**ФРАГМЕНТ ТЕКСТА**

⟨

Что же, в таком случае, имел в виду Евгений Евтушенко, обессмертивший себя по крайней мере одной строкой, «поэт в России больше, чем поэт»? Циник отделался бы заявлением, что автор подразумевал просто себя самого, но не поддадимся соблазну цинизма и попробуем понять, как видят себя сами поэты. Приведу примеры, не называя имен, потому что речь идет о моих близких друзьях, за которых я могу поручиться, – мне, как и им, тоже случалось выпалить, не подумав.
Один из этих довольно известных поэтов, будучи оскорблен некоторой инстанцией, опубликовал статью, в которой заявил, что так, дескать, обходиться с поэтами нельзя. То есть, почему именно с поэтами? Неужели существует некоторая категория оскорблений, допустимых по отношению, скажем, к слесарю, но не к поэту? Человеку, живущему или надеющемуся жить в правовом либеральном государстве, пристало знать, что все одинаково защищены законом и моральными нормами, независимо от профессии и дарования.
Другой в газетном интервью осудил советскую власть, мотивируя это тем, что она убила Мандельштама. Нет сомнения, что убийство Мандельштама было преступлением, и все-таки жутко подумать об этих воображаемых весах, где на одной чашке – жизнь поэта, а на другой – десятки миллионов других жертв режима, и весы при этом сбалансированы.
Между слесарем и поэтом есть, конечно же, бесспорная разница, хотя бы потому, что труды первого обычно не вознаграждаются аплодисментами и лавровым венком, а второго – поллитрой, хотя случается и такое. Но исключительность поэта – не просто духовная, а социальная приподнятость над слесарями и прочими страховыми агентами, – идея вполне новая, даже с оглядкой на романтизм и Рильке. Выходит, что поэт в России – по статусу некий эквивалент психа со справкой, освобожденного от обязанностей и готового на поступки, за которые он не отвечает.
Когда обрушилась советская власть и весь этот психдиспансер выставили на улицу, был поднят большой шум с требованиями вернуть кормушки и бесплатную раздачу таблеток. Мысль о том, что отныне на жизнь придется просто зарабатывать, возможно даже с разводным ключом в руке, показалась невыносимой.

⟩

**ВЫДЕРЖКА ИЗ ДАННЫХ**
⟨

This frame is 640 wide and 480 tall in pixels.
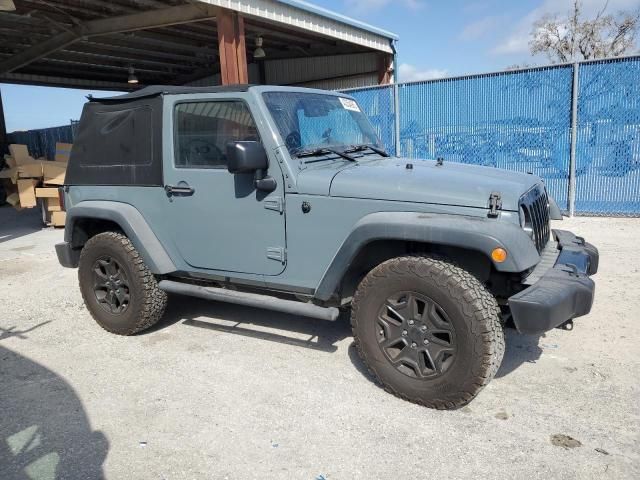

⟩

**ЗАДАНИЕ 1**
Соответствуют ли фрагменту о поэтах в России утверждения (а), (б) и (в)? Ответьте «да» или «нет» и приведите решающие слова фрагмента точной цитатой. (а) Автор называет имена поэтов, о которых рассказывает. (б) Один из поэтов осудил советскую власть за то, что она убила Мандельштама. (в) Автор считает идею социальной исключительности поэта очень давней.
**ЗАДАНИЕ 2**
Напишите продолжение фрагмента о поэтах в России, начав сразу после его последнего предложения.
Перечень никак не связан с фрагментом о поэтах в России.

**ОТВЕТ НА ЗАДАНИЕ 1**
(а) Нет: «Приведу примеры, не называя имен». (б) Да: «осудил советскую власть, мотивируя это тем, что она убила Мандельштама». (в) Нет: «идея вполне новая».

**ОТВЕТ НА ЗАДАНИЕ 2**
Нет, Евтушенко, конечно же, писал не об этом, по крайней мере не сознательно. Русская литература имеет, а сегодня уже приходится сказать «имела», замечательную традицию: быть социальной совестью. Толстой, Чехов, Короленко и десятки других считали своим долгом первыми вступиться за обиженных, помочь слабым, утешить скорбящих. И совсем не обязательно этнических русских или социально близких, потому что совесть не выбирает по такому принципу. Русская литература не вступала в сделки с властью и не просила у нее справок. Кто из нынешних лауреатов бесчисленных премий и получателей грантов вправе повторить за Пушкиным слова его «Памятника»: «И долго буду тем любезен я народу...»? Чем любезен, и какому народу? Случайно не чеченскому?
Эта великая традиция умерла не сразу. Ее хранили те немногие, кто, несмотря на весь риск, противостоял тиранам и в одиночку добивался невероятных триумфов. В числе последних были победитель Брежнева Александр Солженицын и Иосиф Бродский, который незадолго до смерти возвысил голос против палачей Милошевича в Боснии. Владимир Набоков, этот гордый житель хрустальной башни, до последнего дыхания обличал деспотизм и ненависть.
Традиции русской интеллигенции достались ее советским потомкам в результате ограбления – репутация с чужого плеча была дарована своим воспитанникам советской властью, которая тем громче рассыпалась в похвалах, чем усерднее истребляла прежних и воспитывала себе новых, людей великого самомнения, скромного таланта и гибкой совести. Кто же в таком случае их нынешние наследники?
Несколько российских кинематографистов подписали полный раболепия и ненависти ответ на письмо западных интеллигентов в защиту чеченцев. Ненависть производит впечатление вполне искренней, но раболепию я бы на месте российского правительства верил не очень. Просто кинематографисты – самые жадные из всех служителей муз, уж такое у них искусство. Российские мастера экрана презирают Голливуд, потому что в Голливуде деньги зарабатывают, как какой-нибудь слесарь. Истинному художнику деньги проще отобрать у нищих, а поскольку это – компетенция правительства с его налоговой полицией, правительству надо стараться нравиться. Когда Алексей Герман завершит многолетние съемки очередного шедевра, он, возможно, вновь примет меры, чтобы не допустить его в прокат, потому что неумытая масса не поймет. Все равно заплачено вперед – теперь уже взаимно.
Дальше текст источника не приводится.